Roger Rosen, CEO of the educational publisher Rosen Publishing, has a slightly different philosophy than many others who are taking their print publishing companies into the digital age: “We don't want to be technology leaders,” he says. “We are content providers. We want to serve the client.” Despite that modest claim, Rosen Publishing has put itself on the leading edge of educational publishing for the k—12 space. Since 1950, the company has created books to supplement school curriculum in all subjects, and over the past few years, the company has adapted database technology to make its content available to schools in new ways using old rules. Rosen explains, “We have found that when we apply our basic print thinking to most digital scenarios and recognize a different method of delivery, we've been very successful.”

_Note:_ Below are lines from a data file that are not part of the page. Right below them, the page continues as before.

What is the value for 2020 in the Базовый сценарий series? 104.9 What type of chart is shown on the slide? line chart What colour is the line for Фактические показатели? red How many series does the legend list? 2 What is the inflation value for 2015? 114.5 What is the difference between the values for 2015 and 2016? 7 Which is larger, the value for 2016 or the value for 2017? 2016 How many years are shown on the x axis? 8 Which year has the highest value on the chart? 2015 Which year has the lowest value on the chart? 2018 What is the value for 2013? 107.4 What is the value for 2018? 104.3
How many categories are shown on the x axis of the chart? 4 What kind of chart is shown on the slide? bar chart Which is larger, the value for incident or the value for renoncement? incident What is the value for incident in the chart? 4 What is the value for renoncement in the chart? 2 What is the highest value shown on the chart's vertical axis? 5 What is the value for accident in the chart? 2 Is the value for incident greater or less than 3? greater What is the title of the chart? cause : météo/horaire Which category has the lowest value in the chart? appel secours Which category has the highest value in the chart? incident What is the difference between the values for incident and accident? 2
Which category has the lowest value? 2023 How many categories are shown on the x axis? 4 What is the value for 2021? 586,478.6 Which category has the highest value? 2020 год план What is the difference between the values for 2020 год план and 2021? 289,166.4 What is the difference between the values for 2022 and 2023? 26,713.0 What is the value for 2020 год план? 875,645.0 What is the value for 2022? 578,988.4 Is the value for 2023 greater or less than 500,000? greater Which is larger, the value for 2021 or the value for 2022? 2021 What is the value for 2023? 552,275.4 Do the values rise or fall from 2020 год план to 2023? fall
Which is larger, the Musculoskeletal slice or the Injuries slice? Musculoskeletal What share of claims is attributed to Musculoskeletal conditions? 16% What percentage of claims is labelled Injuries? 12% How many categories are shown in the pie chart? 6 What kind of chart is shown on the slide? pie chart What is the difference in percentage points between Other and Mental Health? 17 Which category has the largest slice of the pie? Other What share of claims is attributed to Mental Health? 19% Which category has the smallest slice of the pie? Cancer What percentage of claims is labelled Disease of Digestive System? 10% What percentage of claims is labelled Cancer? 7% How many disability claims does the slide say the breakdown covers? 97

Rosen says he found the need to go digital liberating. “At the point that we recognized we wanted or needed to cross the digital divide, we had a moment of redefinition. We came to jettison that hardening of the categories and think about information as available through any number of delivery systems. Since we weren't in the business of innovating the delivery systems, we asked the marketplace how they want this content delivered,” he says.

Rather than spending a great deal of time and money developing a new platform, Rosen used the existing database model to get the company's content right to its customers. “We started with our strongest print holdings—teen health and wellness—which we had been publishing since the '50s,” he says. “We thought this material would be well served by a database where the material could be searched. We did a huge amount of R&D about how teens search.” Access to the company's first database product, Teen Health and Wellness, is sold on a subscription basis to libraries and schools. Introduced in 2007, the database “has been enormously well received,” Rosen says. (It was picked as one of the “must have” products for librarians by PW sister publication School Library Journal, which called it a “groundbreaking database.”) Twelve other subject-specific databases are scheduled for release throughout 2010.

Beyond databases, Rosen has other digital products in the pipeline. In September, the company will make all of its books available as e-books, which can be wrapped in DRM, bundled, licensed for various kinds of users and hosted on a client server or on Rosen's hosted service, which will be rolled out soon and will enable searching across all the books.

This year, Rosen also launched a joint venture with Encyclopaedia Britannica—Britannica Educational Publishing—through which Rosen is creating new books using Britannica's content, along with new material, to weave Britannica's “sometimes very diverse content” into a seamless book narrative. The venture will produce 100 Britannica books each year; the first 30 launched in January.

This kind of deal is key to Rosen's strategy, and he has other agreements in place with Audible and Brilliance for audiobooks. “We very much believe in strategic alliances,” Rosen says. “There are so many opportunities. Partnering with colleagues that have special access to special markets will be more and more the way to go, because content will be available in so many different forms and therefore can be pushed out to special niche markets.”

In a further show of commitment to the school and library markets, in June Rosen formed a joint venture with Gary Spears to acquire Gareth Stevens Publishing.

Despite digital inroads, Rosen thinks the future of education will still involve print books: “The e-book model is growing, but it's not in place the way print is,” he says. Rosen sees a multiplicity of factors affecting how schools use books and e-books in curricula. “There are schools that aren't appropriately wired, and a lot will depend on government funding,” he notes. “Just as there are very many different learning styles, there will be many reading styles. I still believe strongly in print. Print will be around for a long time. I think there's a place for all of it.”

Profile
Name: Roger Rosen

Age: 54

Company: Rosen Publishing

Title: CEO and president

First job: clerk at Bookmaster's in New York City's Penn Station

Publishing in the future will be… “digital in terms of production methods and output, wherein one document will see life as a printed book, as an entry in a database, as an e-book, as a portion of discrete data downloadable to a handheld device, as an audiobook and as the caption to a collection of photographs.”